Re: [PATCH net-next v20 12/25] ovpn: implement TCP transport

2025-03-03 Thread Antonio Quartulli

On 03/03/2025 16:08, Sabrina Dubroca wrote:

2025-02-27, 02:21:37 +0100, Antonio Quartulli wrote:

@@ -94,11 +96,23 @@ void ovpn_socket_release(struct ovpn_peer *peer)
 * detached before it can be picked by a concurrent reader.
 */
lock_sock(sock->sock->sk);
-   ovpn_socket_put(peer, sock);
+   released = ovpn_socket_put(peer, sock);
release_sock(sock->sock->sk);
  
  	/* align all readers with sk_user_data being NULL */

synchronize_rcu();
+
+   /* following cleanup should happen with lock released */
+   if (released) {
+   if (sock->sock->sk->sk_protocol == IPPROTO_UDP) {
+   netdev_put(sock->ovpn->dev, &sock->dev_tracker);
+   } else if (sock->sock->sk->sk_protocol == IPPROTO_TCP) {
+   /* wait for TCP jobs to terminate */
+   ovpn_tcp_socket_wait_finish(sock);
+   ovpn_peer_put(sock->peer);
+   }
+   kfree_rcu(sock, rcu);


kfree_rcu after synchronize_rcu is a bit unexpected. Do we still need
to wait before we free sock, now that we have synchronize_rcu before?


Ah good point. Waiting one RCU period is what kfree_rcu() is there for, 
hence we could just call kfree() at this point.





+   }
  }
  





+static int ovpn_tcp_parse(struct strparser *strp, struct sk_buff *skb)
+{
+   struct strp_msg *rxm = strp_msg(skb);
+   __be16 blen;
+   u16 len;
+   int err;
+
+   /* when packets are written to the TCP stream, they are prepended with
+* two bytes indicating the actual packet size.
+* Here we read those two bytes and move the skb data pointer to the
+* beginning of the packet


There's no update to skb->data being done in ovpn_tcp_parse AFAICT.


I concur :)



[...]

+static void ovpn_tcp_rcv(struct strparser *strp, struct sk_buff *skb)
+{
+   struct ovpn_peer *peer = container_of(strp, struct ovpn_peer, tcp.strp);
+   struct strp_msg *msg = strp_msg(skb);
+   size_t pkt_len = msg->full_len - 2;
+   size_t off = msg->offset + 2;
+   u8 opcode;
+
+   /* ensure skb->data points to the beginning of the openvpn packet */
+   if (!pskb_pull(skb, off)) {


Is that the one you mean in the previous comment?


Yes. The comment was probably placed there in a previous 
version/prototype and never moved.


I'll fix that.




+   net_warn_ratelimited("%s: packet too small for peer %u\n",
+netdev_name(peer->ovpn->dev), peer->id);
+   goto err;
+   }

[some checks]

+   /* DATA_V2 packets are handled in kernel, the rest goes to user space */
+   opcode = ovpn_opcode_from_skb(skb, 0);
+   if (unlikely(opcode != OVPN_DATA_V2)) {
+   if (opcode == OVPN_DATA_V1) {
+   net_warn_ratelimited("%s: DATA_V1 detected on the TCP 
stream\n",
+netdev_name(peer->ovpn->dev));
+   goto err;


In TCP encap, receiving OVPN_DATA_V1 packets is going to kill the peer:


+err:
+   dev_core_stats_rx_dropped_inc(peer->ovpn->dev);
+   kfree_skb(skb);
+   ovpn_peer_del(peer, OVPN_DEL_PEER_REASON_TRANSPORT_ERROR);
+}
+


but that's not the case with the UDP encap (ovpn_udp_encap_recv simply
drops those packets). Should the TCP/UDP behavior be consistent?

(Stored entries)
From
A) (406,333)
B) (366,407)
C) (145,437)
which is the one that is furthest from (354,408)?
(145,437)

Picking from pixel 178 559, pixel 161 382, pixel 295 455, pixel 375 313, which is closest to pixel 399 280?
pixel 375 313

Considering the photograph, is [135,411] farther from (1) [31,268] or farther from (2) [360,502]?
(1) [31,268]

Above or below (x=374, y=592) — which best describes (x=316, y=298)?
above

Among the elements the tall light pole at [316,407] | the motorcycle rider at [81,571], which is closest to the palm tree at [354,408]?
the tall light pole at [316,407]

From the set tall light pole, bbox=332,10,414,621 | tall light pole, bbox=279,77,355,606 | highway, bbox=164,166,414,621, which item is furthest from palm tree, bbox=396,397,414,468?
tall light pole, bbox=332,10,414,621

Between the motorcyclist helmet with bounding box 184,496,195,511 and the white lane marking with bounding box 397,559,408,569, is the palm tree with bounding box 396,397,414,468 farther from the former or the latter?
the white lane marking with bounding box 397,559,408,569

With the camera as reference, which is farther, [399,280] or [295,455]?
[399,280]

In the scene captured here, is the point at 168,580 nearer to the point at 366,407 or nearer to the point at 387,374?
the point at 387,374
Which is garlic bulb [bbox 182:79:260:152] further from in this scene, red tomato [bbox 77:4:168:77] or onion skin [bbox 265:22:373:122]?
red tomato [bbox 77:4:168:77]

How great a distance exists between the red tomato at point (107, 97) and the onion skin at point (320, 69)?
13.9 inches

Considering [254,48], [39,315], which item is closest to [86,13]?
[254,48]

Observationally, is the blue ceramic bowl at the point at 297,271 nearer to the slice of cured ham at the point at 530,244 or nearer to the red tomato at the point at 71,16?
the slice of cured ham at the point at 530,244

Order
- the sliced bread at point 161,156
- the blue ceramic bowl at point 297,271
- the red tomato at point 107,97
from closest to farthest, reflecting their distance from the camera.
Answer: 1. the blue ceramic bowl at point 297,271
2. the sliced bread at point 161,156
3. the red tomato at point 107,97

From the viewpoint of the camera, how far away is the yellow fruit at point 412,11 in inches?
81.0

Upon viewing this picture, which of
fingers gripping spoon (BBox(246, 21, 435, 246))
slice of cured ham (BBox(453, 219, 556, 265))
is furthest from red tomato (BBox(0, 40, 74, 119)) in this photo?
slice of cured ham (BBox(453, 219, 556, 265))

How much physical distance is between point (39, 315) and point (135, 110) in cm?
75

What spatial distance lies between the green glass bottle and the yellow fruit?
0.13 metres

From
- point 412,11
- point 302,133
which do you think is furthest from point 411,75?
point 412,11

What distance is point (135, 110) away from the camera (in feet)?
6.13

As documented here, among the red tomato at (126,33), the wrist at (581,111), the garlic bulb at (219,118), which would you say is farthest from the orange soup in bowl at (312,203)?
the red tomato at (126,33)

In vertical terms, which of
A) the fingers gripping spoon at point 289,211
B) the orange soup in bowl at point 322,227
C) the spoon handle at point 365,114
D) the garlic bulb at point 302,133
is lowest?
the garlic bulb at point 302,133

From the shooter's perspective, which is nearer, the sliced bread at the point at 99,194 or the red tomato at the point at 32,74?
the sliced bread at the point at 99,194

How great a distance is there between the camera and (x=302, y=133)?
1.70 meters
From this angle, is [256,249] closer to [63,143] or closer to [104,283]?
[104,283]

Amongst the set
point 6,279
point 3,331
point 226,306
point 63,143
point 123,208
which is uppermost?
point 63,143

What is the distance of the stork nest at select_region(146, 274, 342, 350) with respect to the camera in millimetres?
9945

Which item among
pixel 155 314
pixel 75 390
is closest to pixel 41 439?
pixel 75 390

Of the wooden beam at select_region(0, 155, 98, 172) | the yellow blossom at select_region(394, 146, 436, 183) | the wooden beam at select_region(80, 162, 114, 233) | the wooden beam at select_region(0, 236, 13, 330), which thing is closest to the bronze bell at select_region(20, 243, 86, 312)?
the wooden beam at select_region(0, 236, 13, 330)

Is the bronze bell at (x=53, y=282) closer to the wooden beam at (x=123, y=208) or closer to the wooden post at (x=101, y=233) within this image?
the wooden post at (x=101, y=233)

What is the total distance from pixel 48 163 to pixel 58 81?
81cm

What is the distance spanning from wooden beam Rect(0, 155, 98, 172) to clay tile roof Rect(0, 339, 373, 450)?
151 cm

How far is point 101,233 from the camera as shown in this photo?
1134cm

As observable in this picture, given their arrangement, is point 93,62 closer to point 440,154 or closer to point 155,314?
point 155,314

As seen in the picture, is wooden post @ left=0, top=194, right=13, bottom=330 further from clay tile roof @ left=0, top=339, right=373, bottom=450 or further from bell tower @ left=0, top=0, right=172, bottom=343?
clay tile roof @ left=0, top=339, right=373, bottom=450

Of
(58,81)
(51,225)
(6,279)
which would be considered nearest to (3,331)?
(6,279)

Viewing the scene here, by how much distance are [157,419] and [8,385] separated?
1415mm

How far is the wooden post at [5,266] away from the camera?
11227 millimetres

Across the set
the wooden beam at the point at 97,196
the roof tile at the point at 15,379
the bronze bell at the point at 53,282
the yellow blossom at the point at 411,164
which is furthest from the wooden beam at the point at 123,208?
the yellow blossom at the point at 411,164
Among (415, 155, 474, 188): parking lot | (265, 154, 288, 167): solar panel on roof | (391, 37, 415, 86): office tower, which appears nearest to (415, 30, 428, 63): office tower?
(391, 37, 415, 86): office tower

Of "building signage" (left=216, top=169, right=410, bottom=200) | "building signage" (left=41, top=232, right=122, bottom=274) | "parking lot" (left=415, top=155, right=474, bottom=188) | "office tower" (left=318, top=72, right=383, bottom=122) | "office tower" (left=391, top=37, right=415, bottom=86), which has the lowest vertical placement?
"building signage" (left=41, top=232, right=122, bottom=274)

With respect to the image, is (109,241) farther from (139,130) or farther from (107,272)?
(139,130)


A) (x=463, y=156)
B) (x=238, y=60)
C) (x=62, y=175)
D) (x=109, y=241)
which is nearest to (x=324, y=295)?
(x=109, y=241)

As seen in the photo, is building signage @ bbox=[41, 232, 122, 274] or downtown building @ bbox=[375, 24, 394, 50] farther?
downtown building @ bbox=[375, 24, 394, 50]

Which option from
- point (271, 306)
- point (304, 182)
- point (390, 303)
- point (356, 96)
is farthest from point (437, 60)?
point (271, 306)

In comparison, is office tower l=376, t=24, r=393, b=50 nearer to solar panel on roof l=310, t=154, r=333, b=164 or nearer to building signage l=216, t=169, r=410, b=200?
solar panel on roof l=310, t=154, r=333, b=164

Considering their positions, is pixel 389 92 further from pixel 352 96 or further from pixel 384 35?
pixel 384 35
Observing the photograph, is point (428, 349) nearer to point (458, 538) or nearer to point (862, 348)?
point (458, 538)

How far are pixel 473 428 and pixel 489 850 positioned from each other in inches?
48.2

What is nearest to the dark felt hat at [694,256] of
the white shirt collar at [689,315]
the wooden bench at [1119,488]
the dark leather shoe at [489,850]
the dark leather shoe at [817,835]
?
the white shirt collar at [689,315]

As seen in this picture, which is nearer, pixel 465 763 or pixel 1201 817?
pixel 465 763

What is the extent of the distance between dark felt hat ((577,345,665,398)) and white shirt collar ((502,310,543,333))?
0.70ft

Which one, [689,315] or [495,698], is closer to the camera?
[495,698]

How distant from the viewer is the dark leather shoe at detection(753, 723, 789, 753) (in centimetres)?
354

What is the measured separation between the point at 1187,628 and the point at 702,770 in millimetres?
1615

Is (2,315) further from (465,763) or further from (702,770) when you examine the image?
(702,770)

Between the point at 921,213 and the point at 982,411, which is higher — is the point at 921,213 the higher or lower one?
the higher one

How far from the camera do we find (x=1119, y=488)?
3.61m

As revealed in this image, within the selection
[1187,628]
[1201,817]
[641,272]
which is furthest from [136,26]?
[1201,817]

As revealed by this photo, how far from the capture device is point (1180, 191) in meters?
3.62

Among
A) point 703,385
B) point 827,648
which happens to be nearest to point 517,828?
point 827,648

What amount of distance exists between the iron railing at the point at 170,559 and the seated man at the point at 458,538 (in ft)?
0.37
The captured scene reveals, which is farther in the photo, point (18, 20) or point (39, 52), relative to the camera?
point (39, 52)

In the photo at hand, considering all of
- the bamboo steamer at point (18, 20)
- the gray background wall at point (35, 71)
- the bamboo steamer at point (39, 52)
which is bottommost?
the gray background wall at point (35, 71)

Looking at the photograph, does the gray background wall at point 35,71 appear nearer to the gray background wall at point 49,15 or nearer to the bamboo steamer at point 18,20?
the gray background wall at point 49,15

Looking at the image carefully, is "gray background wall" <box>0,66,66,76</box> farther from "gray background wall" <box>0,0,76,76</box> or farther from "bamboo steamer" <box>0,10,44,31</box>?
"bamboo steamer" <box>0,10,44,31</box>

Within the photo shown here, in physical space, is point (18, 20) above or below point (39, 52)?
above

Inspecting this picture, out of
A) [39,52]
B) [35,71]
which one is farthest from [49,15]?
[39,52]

- [Objective 1]: In the ovpn TCP transport review thread, what does the reviewer say happens in TCP encap when OVPN_DATA_V1 packets are received?
- [Objective 2]: Continue the ovpn TCP transport review thread from its last line.

- [Exercise answer 1]: Receiving them is going to kill the peer.

- [Exercise answer 2]:
Ideally a UDP DATA_V1 could be just a replayed/spoofed packet, so 
killing the peer doesn't sound good. It'd be a very easy attack.


Doing the same in TCP is much much harder (if practical at all) and in 
that case it'd be impossible to understand what's happening on the 
stream, so we just abort.


I think any TCP connection (without TCP-MD5) that gets messed up this 
way will abort.









+void ovpn_tcp_send_skb(struct ovpn_peer *peer, struct socket *sock,
+  struct sk_buff *skb)
+{
+   u16 len = skb->len;
+
+   *(__be16 *)__skb_push(skb, sizeof(u16)) = htons(len);
+
+   spin_lock_nested(&sock->sk->sk_lock.slock, OVPN_TCP_DEPTH_NESTING);


With this, lockdep is still going to complain in the unlikely case
that ovpn-TCP traffic is carried over another ovpn-TCP socket, right?
(probably fine to leave it like that)


Yeah.
I am not sure how much complexity we'd need to workaround that.
I also assume it's fine to keep it this way (this is also what L2TP does).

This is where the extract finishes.